These small stereotype forms of social organism have been to the greater part dissolved, and are disappearing, not so much through the brutal interference of the British tax-gatherer and the British soldier, as to the working of English steam and English free trade. Those family-communities were based on domestic industry, in that peculiar combination of hand-weaving, hands-spinning and hand-tilling agriculture which gave them self-supporting power. English interference having placed the spinner in Lancashire and the weaver in Bengal, or sweeping away both Hindu spinner and weaver, dissolved these small semi-barbarian, semi-civilized communities, by blowing up their economical basis, and thus produced the greatest, and to speak the truth, the only social revolution ever heard of in Asia.
Now, sickening as it must be to human feeling to witness those myriads of industrious patriarchal and inoffensive social organizations disorganized and dissolved into their units, thrown into a sea of woes, and their individual members losing at the same time their ancient form of civilization, and their hereditary means of subsistence, we must not forget that these idyllic village-communities, inoffensive though they may appear, had always been the solid foundation of Oriental despotism, that they restrained the human mind within the smallest possible compass, making it the unresisting tool of superstition, enslaving it beneath traditional rules, depriving it of all grandeur and historical energies. We must not forget the barbarian egotism which, concentrating on some miserable patch of land, had quietly witnessed the ruin of empires, the perpetration of unspeakable cruelties, the massacre of the population of large towns, with no other consideration bestowed upon them than on natural events, itself the helpless prey of any aggressor who deigned to notice it at all.
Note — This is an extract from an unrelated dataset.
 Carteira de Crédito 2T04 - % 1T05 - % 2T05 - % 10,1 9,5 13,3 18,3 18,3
We must not forget that this undignified, stagnatory, and vegetative life, that this passive sort of existence evoked on the other part, in contradistinction, wild, aimless, unbounded forces of destruction and rendered murder itself a religious rite in Hindustan. We must not forget that these little communities were contaminated by distinctions of caste and by slavery, that they subjugated man to external circumstances instead of elevating man the sovereign of circumstances, that they transformed a self-developing social state into never changing natural destiny, and thus brought about a brutalizing worship of nature, exhibiting its degradation in the fact that man, the sovereign of nature, fell down on his knees in adoration of Kanuman, the monkey, and Sabbala, the cow.
"The British Rule in India," New-York Daily Tribune (June 25, 1853)
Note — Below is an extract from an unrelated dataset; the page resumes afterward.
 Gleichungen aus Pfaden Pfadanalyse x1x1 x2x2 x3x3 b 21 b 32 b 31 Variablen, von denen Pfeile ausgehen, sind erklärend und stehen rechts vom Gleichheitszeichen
How came it that English supremacy was established in India? The paramount power of the Great Mogul was broken by the Mogul Viceroys. The power of the Viceroys was broken by the Mahrattas. The power of the Mahrattas was broken by the Afghans, and while all were struggling against all, the Briton rushed in and was enabled to subdue them all. A country not only divided between Mohammedan and Hindu, but between tribe and tribe, between caste and caste; a society whose framework was based on a sort of equilibrium, resulting from a. general repulsion and constitutional exclusiveness between all its members. Such a country and such a society, were they not the predestined prey of conquest? [...]
Modern industry, resulting from the railway system, will dissolve the hereditary divisions of labor, upon which rest the Indian castes, those decisive impediments to Indian progress and Indian power.
"The Future Results of British Rule in India," New-York Daily Tribune (August 8, 1853)
1857-58:
Once men finally settle down, the way in which to a smaller degree this original community is modified, will depend on various external, climatic, geographical, physical, etc., conditions as well as on their special natural make-up — their tribal character. The spontaneously evolved tribal community, or, if you will, the herd — the common ties of blood, language, custom, etc. — is the first precondition of the appropriation of the objective conditions of life, and of the activity which reproduces and gives material expression to, or objectifies [vergegenständlichenden] it (activity as herdsmen, hunters, agriculturalists, etc.). The earth is the great laboratory, the arsenal which provides both the means and the materials of labor, and also the location, the basis of the community. Men's relations to it is naïve: they regard themselves as its communal proprietors, and as those of the community which produces and reproduces itself by living labor. Only in so far as the individual is a member — in the literal and figurative sense — of such a community, does he regard himself as an owner or possessor. In reality, appropriation by means of the process of labor takes place under these preconditions, which are not the product of labor but appears as its natural or divine preconditions.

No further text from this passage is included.